Прищуренные глаза Патриса ищут фюзеляж самолета, крылья или ящики – подозрительные холмики из осадочных отложений, рукотворной формы: прямые углы, балки, кубы. Мы столпились на тесном мостике, я стою под крышей, некоторые – перед открытой дверью, все молчат. Только дизель шумит, да радиостанция что-то обрывочно бормочет. Мне уже дурно от пристального вглядывания в экран, я выхожу на палубу и смотрю на горизонт, чтобы успокоить растревоженный вестибулярный аппарат.

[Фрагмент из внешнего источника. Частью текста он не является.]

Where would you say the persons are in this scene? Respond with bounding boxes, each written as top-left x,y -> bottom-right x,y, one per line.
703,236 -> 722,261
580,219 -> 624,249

Внезапно катер дергается. Патрис резко дает задний ход, чтобы остановить движение. Все содрогается и вздыбливается. Потом сильная качка, пока судно не успокаивается. Он что-то обнаружил. Какая-то форма, не больше, – прямоугольник на дне, природа не знает прямоугольников. Два водолаза готовятся к погружению. Патрис остается у руля. Каждый может совершить только одно погружение в день, двадцать минут на пятидесяти метрах. Мы стоим у поручней, когда они спускаются в воду, медленно, сосредоточенно и скоординированно. Водолазная беседка подвешена к крану. Сигналы рукой и приказы по радиосвязи. Водолазы скрываются в глубине. Ступень за ступенью, пока их тела привыкают к давлению, мы ждем, они опускаются глубже.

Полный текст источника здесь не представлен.